Cosa resta della Democrazia (di Mario Centini)
Il cittadino diserta le urne perchè si sente escluso dalla vita politica
“Democrazia è partecipazione” cantava Giorgio Gaber. Ma oggi il cittadino è chiamato a partecipare? Sinceramente non mi pare, e quindi come si fa a pretendere che voti?
Elenchiamo le scelte sbagliate fatte in questi anni (decenni). Innanzitutto i partiti politici sono stati sostituiti dai movimenti: ha cominciato il MSI, poi ha proseguito Pannella, è arrivato Berlusconi, imitato da una miriade di movimenti che nascevano come funghi (Di Pietro, D’Antoni ecc.), infine il non-partito del M5S di Grillo. Renzi ha tentato di trasformare il PD in movimento e ci è quasi riuscito. Ad un certo punto è stato abolito il finanziamento pubblico dei gruppi parlamentari (quello dei partiti politici era stato abolito). Contestualmente è stata introdotta l’elezione diretta dei Sindaci e Presidenti di Regione (c.d. Governatori), il cui legame con la politica è sempre più evanescente. Non c’è più un soggetto politico intermedio tra eletti ed elettori. Si assiste a campagne elettorali televisive in cui ogni candidato fa monologhi fuori da ogni contradditorio. Partecipazione, dibattito, informazione sono spariti. Le liste dei candidati (comunali, regionali, politiche) sono decise dall’alto, senza alcuna possibilità di coinvolgere gli iscritti. Il Presidente della Provincia – ente intermedio tra Regione e Comune- è eletto dai Sindaci.
Il cittadino si sente escluso dalla vita politica e di conseguenza diserta le urne.
Detto ciò occorre fare autocritica da parte di tutti, in primis dal PD. Per rimettere il cittadino al centro della politica occorre restituire al partito politico il ruolo che gli assegna l’art 49 della Costituzione.

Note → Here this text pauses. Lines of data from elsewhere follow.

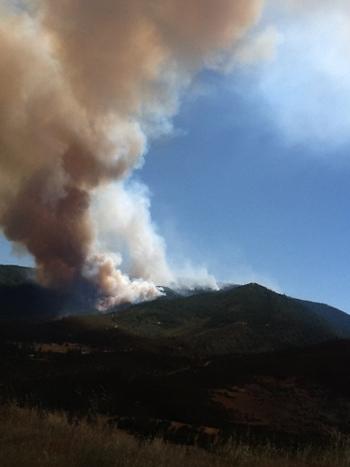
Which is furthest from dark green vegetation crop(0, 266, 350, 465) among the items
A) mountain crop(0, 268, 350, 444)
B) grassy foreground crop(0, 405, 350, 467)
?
grassy foreground crop(0, 405, 350, 467)

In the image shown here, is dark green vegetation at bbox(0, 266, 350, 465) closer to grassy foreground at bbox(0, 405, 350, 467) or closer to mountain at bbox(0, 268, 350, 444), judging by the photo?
mountain at bbox(0, 268, 350, 444)

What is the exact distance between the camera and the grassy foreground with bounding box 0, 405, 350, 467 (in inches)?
331

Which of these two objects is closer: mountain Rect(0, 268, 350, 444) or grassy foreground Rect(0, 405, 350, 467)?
grassy foreground Rect(0, 405, 350, 467)

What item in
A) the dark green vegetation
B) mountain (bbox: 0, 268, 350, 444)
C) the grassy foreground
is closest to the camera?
the grassy foreground

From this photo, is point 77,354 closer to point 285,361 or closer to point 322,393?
point 285,361

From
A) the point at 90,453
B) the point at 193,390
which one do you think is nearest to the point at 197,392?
the point at 193,390

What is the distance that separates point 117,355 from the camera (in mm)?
116875

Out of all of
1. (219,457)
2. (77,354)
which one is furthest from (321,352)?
(219,457)

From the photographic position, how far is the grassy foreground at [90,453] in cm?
840

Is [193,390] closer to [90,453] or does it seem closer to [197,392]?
[197,392]

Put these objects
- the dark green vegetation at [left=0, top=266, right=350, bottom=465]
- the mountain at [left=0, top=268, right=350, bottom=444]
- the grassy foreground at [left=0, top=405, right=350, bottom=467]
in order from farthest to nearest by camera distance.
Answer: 1. the mountain at [left=0, top=268, right=350, bottom=444]
2. the dark green vegetation at [left=0, top=266, right=350, bottom=465]
3. the grassy foreground at [left=0, top=405, right=350, bottom=467]

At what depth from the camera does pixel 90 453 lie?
29.6 ft

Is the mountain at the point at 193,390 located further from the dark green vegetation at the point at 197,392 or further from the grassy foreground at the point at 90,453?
the grassy foreground at the point at 90,453

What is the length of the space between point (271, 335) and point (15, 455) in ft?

Le scelte (sbagliate) fatte in passato devono essere corrette: occorre riaprire le sedi di partito (che devono ricevere di nuovo il finanziamento pubblico) per fare incontrare e discutere gli iscritti (magari aggiungendo collegamenti on line); occorre introdurre con legge le primarie di partito per la scelta dei candidati alle elezioni comunali, provinciali, regionali e nazionali (per inciso l’elezione diretta del Segretario di Partito è un errore: è meglio sia scelto da
un’assemblea, si perde meno tempo e si dà importanza agli organi statutari); occorre restituire ai consigli comunali e regionali (opportunamente potenziati per garantirne la rappresentatività) il potere di eleggere Sindaci e Presidenti di Regione; occorre una legge sul conflitto di interessi per regolare l’accesso alle cariche elettive. E l’elenco può continuare.
Una precisazione: il ritorno della Provincia ha senso solo se la Regione delega l’ente intermedio a gestire determinate materie. La Regione deve tornare ente di programmazione, come era prima della riforma del titolo V della Costituzione, lasciando a Provincia e Comune la gestione delle attività.
Solo dopo aver affrontato e sciolto questi nodi possiamo parlare di problemi nel merito, come giustamente chiede Aldo Carra. Altrimenti si fanno bei discorsi ma non c’è il soggetto politico per praticarli.